Not surprising that I was addicted to books from the time I could walk - as the photo proves. Fortunately I no longer have the pouter-pigeon tummy!


Senin, 03 Agustus 2009

Films and Fiction


Just watched 'I've Loved you so Long' and feel utterly wrung out emotionally. The story is tragic, but it unfolds with such restraint and economy you simply aren't conscious of having your emotions manipulated by the director - which always has me pressing the off switch! I wasn't surprised to learn afterwards that the director -Philippe Claudel - is also a novelist - the film was made by someone who understands narrative and who isn't afraid of silence. The story was simply told without any filmic or narrative tricks and the viewer was invited to be present in every frame, watching and listening and being allowed to write their own story in the spaces they were given. The ending has been slated by some critics, but I found it tremendously powerful - I wept and wept. The final lines of the film are hugely significant, echoing back through the script. In the prison Juliette (Kristin Scott Thomas) had been called 'The Absent One', and outside she remains apart, unable to relate - saying at one point to a man who wants to get close 'Give me time, I'm not there yet.' At the end of the film, he comes into the house and calls up the stairs 'Lea? Juliette?

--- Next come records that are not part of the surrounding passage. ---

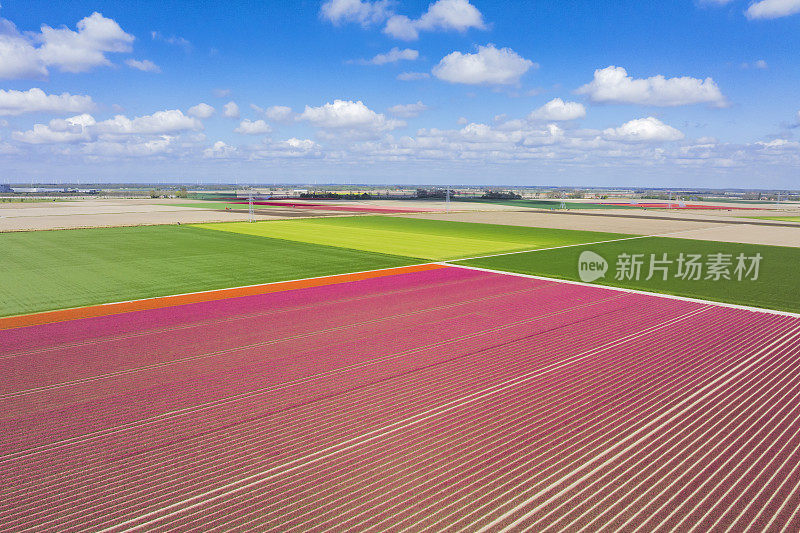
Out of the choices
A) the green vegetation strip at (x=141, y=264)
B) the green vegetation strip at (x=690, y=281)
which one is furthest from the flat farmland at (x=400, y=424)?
the green vegetation strip at (x=141, y=264)

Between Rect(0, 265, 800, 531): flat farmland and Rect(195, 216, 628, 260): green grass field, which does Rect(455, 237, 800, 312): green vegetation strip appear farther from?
Rect(0, 265, 800, 531): flat farmland

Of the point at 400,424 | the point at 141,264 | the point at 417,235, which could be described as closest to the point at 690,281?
the point at 400,424

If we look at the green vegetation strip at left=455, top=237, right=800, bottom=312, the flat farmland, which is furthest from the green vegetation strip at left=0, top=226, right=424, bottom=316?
the green vegetation strip at left=455, top=237, right=800, bottom=312

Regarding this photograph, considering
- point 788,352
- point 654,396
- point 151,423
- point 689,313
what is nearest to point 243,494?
point 151,423

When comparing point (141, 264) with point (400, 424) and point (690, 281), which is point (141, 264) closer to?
point (400, 424)

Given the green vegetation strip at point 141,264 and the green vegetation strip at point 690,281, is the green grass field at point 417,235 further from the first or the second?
the green vegetation strip at point 690,281
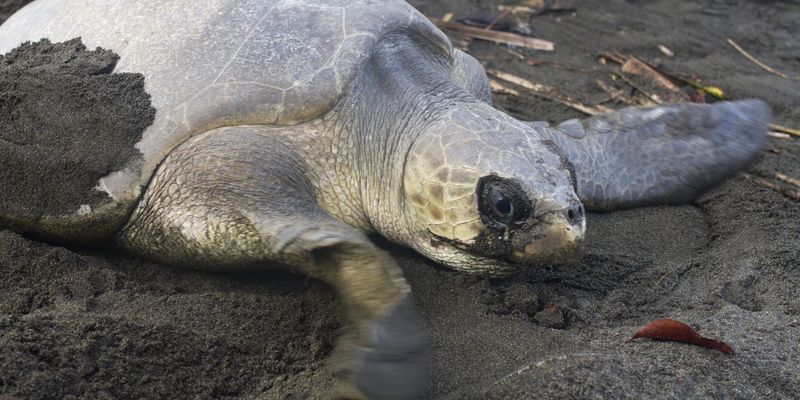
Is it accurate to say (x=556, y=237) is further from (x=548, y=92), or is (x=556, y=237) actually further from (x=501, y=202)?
(x=548, y=92)

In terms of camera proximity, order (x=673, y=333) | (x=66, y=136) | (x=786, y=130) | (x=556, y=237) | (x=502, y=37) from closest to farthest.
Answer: (x=673, y=333) → (x=556, y=237) → (x=66, y=136) → (x=786, y=130) → (x=502, y=37)

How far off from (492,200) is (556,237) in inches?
8.5

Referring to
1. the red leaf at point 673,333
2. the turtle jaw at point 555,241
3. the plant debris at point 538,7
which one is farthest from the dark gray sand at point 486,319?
the plant debris at point 538,7

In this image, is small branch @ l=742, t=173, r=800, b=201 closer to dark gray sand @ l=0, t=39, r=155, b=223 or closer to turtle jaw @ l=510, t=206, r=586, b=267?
turtle jaw @ l=510, t=206, r=586, b=267

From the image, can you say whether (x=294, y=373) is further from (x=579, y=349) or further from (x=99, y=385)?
(x=579, y=349)

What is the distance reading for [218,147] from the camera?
7.42 ft

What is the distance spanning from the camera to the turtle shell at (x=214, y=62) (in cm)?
230

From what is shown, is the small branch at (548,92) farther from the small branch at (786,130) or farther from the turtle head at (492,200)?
the turtle head at (492,200)

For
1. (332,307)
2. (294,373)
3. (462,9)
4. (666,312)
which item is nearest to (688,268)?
(666,312)

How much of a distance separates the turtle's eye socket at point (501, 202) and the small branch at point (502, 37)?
294cm

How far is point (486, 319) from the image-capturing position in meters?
2.08

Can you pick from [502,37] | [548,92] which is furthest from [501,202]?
[502,37]

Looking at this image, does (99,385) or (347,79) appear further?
(347,79)

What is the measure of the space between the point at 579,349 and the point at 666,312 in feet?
1.54
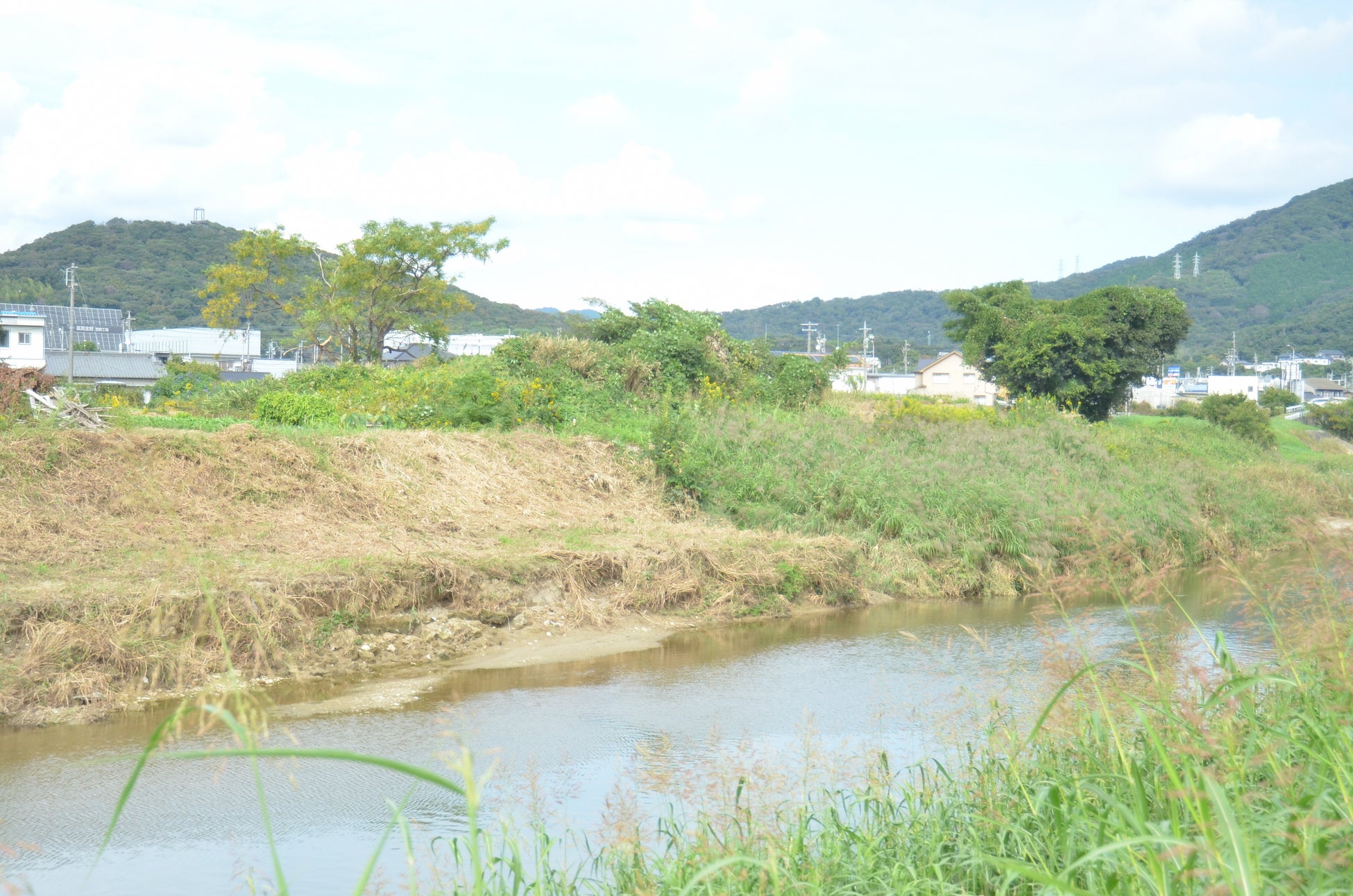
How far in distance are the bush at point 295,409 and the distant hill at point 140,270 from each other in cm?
4307

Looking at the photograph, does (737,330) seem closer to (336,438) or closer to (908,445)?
(908,445)

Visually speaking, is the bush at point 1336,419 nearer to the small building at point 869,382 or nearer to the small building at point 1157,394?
the small building at point 869,382

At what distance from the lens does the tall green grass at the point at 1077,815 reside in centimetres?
258

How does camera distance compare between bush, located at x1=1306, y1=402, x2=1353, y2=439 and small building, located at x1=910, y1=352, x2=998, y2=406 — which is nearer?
bush, located at x1=1306, y1=402, x2=1353, y2=439

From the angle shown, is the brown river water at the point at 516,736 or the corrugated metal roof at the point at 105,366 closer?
the brown river water at the point at 516,736

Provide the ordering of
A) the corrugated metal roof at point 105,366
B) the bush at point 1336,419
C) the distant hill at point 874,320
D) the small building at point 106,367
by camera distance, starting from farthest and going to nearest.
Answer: the distant hill at point 874,320
the bush at point 1336,419
the corrugated metal roof at point 105,366
the small building at point 106,367

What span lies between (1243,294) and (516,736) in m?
128

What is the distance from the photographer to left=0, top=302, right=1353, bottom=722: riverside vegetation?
8.90 metres

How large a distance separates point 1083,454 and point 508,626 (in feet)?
46.3

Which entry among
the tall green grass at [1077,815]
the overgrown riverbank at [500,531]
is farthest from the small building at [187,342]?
the tall green grass at [1077,815]

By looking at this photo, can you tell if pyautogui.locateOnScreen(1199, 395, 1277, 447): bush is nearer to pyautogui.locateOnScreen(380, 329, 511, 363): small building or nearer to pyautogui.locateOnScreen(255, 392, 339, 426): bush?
pyautogui.locateOnScreen(380, 329, 511, 363): small building

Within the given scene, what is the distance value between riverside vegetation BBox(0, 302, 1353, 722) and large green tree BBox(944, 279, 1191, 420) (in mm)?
11182

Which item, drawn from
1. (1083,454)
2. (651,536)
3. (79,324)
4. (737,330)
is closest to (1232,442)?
(1083,454)

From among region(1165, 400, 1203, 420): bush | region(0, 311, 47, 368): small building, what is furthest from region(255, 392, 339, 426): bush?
region(1165, 400, 1203, 420): bush
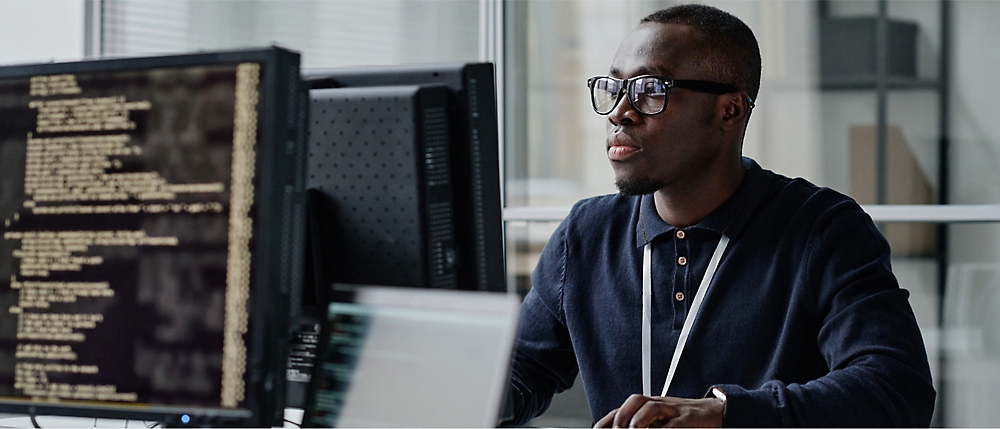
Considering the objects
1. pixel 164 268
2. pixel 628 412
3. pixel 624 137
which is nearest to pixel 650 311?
pixel 624 137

Is anybody there?' and she answers - not 'Oui, je suis ici', but 'Oui, je suis là' - 'Yes, I'm there'. This is a film where the words - not just the images - matter.

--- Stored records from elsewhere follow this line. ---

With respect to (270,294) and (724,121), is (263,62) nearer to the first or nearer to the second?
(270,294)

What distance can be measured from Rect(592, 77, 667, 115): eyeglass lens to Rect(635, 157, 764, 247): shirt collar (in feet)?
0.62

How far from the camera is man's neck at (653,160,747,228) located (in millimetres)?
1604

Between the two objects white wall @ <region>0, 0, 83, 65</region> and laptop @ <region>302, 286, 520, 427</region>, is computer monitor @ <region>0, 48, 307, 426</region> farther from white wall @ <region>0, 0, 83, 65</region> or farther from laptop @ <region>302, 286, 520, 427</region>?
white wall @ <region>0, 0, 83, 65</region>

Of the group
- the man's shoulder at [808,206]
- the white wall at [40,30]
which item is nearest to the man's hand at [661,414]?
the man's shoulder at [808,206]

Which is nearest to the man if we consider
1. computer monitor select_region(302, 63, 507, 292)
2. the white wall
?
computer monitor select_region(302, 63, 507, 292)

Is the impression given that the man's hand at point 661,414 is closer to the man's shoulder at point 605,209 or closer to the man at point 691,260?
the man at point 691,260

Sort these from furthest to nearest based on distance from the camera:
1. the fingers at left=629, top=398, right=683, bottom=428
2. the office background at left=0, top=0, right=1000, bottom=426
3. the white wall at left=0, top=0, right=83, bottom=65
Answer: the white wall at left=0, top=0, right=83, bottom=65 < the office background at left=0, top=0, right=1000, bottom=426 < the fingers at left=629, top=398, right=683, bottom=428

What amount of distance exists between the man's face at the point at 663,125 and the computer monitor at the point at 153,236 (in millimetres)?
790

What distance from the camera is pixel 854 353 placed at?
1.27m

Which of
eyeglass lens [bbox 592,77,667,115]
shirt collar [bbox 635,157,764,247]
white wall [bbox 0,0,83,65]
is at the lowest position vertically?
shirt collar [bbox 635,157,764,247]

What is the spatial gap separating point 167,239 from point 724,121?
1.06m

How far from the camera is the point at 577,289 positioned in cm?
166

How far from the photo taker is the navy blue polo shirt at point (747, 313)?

Tried reading Two Caravans, because I'd enjoyed the Ukrainian Tractors book so much, but began skimming and eventually gave up in disappointment. It's well written, but somehow lifeless. That set me thinking about the second novel and the Two Book Deal. How young writers have been ruined by the insistence of publishers on a quick 'next book' to cash in on the success of the first. Then, when they have disappointing sales, they get dropped. And the only reason there are disappointing sales, very often, is that the second book is not the one the writer would have chosen to write if they'd been given time. When is the book trade going to get back to its roots? Surely it's all about books and readers? You have to value good writing (and know what it is), and give the readers what they enjoy reading. You also have to stretch them a little - surprise them. You also have to invest in nurturing writers without expecting them to be instant best-sellers. Catherine Cookson (one of the best selling authors of all time) didn't publish at all until she was nearly 50 and it took her ten years before she got into paper-back and into the best seller lists. Her books were passed from hand to hand and recommended by one reader to another and gradually her popularity increased. Her publishers must have sleepless nights thinking 'what if?' What if they had cut her off after the second book? Or even the fifth? At her peak Cookson's books and films were bringing in millions a week - as much revenue as a middle eastern oil sheikh!